**** EXTRAIT À LIRE

« Personne n’y comprend rien », plus de 10 ans d’enquête sur l’affaire Sarkozy-Kadhafi

Au Pandora d’Achères, le réalisateur de Personne n’y comprend rien, Yannick Kergoat, est venu présenter le 4 février son documentaire coproduit par Mediapart. Et la salle était comble pour assister aux magouilles de Nicolas Sarkozy avec l’ancien dictateur libyen.

Vu le tonnerre d’applaudissements à la fin de la séance de Personne n’y comprend rien, il n’y avait pas de « sarkozyste » dans la salle du Pandora d’Achères le 4 février. Ce documentaire, réalisé par Yannick Kergoat, fait le pari de résumer la cent-cinquantaine d’articles présents sur le site de Mediapart en 1 h 40, avec pour seul et unique leitmotiv : les faits, rien que les faits, sur l’affaire du financement libyen de la campagne présidentielle de Nicolas Sarkozy en 2007. Tout part d’un mail nébuleux, reçu en mai 2011 annonçant de but en blanc « j’ai quelque chose sur une personne sur laquelle vous écrivez ». Cette informateur mystère fait référence à Ziad Takkiedine, affairiste franco-libanais déjà mouillé dans des affaires de trafic d’armes et véritable fil rouge de cette investigation.

Face à la caméra, plusieurs personnages se succèdent. Tout d’abord, Fabrice Arfi et Karl Laske, les deux journalistes qui mènent l’enquête depuis près de 15 ans. Quelques invités s’ajoutent également à la narration comme François Molins, ancien procureur de la République du tribunal de grande instance de Paris, ou Danièle Klein, sœur d’une des victimes du crash de l’UTA 772. Cet avion, qui avait à son bord 170 occupants (dont 54 Français), s’est écrasé en 1989 à cause d’une bombe placée dans une valise, un attentat commandité par le gouvernement de Mouammar Kadhafi. La salle bondée donne le sourire à Joëlle Mailly et Nathalie Levasseur, les directrices du cinéma. « Hélas, on affiche de moins en moins complet depuis le COVID » précisent-t-elles. De bon augure pour la suite ? Sûrement.

********
**** DONNÉES CI-DESSOUS

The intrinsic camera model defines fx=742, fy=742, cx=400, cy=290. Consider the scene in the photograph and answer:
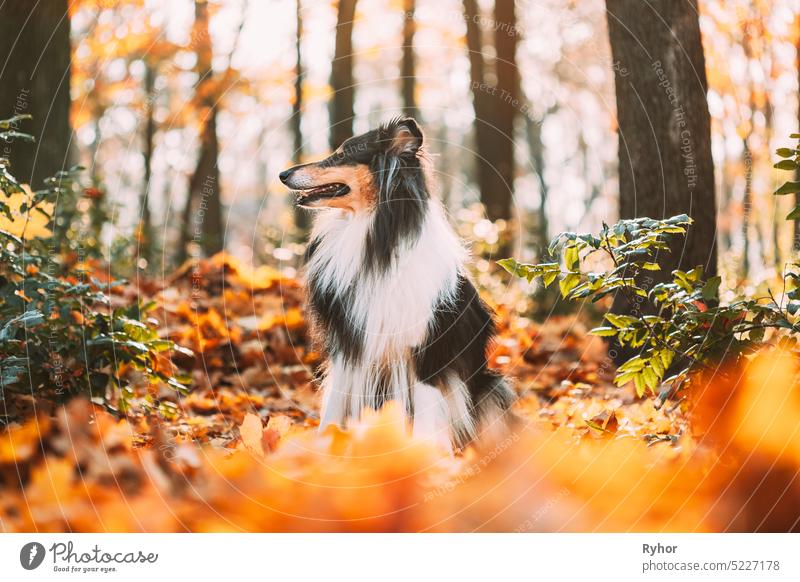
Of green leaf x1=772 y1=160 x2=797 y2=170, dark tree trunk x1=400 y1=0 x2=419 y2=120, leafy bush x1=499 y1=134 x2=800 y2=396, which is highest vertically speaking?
dark tree trunk x1=400 y1=0 x2=419 y2=120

********

▶ **CONSIGNE**
Extrayez, s'il vous plaît, de l'article sur l'affaire Sarkozy-Kadhafi le passage qui va de « Vu le tonnerre » à « de cette investigation. », sans y changer un mot.

▶ **RÉPONSE RÉDIGÉE**
Vu le tonnerre d’applaudissements à la fin de la séance de Personne n’y comprend rien, il n’y avait pas de « sarkozyste » dans la salle du Pandora d’Achères le 4 février. Ce documentaire, réalisé par Yannick Kergoat, fait le pari de résumer la cent-cinquantaine d’articles présents sur le site de Mediapart en 1 h 40, avec pour seul et unique leitmotiv : les faits, rien que les faits, sur l’affaire du financement libyen de la campagne présidentielle de Nicolas Sarkozy en 2007. Tout part d’un mail nébuleux, reçu en mai 2011 annonçant de but en blanc « j’ai quelque chose sur une personne sur laquelle vous écrivez ». Cette informateur mystère fait référence à Ziad Takkiedine, affairiste franco-libanais déjà mouillé dans des affaires de trafic d’armes et véritable fil rouge de cette investigation.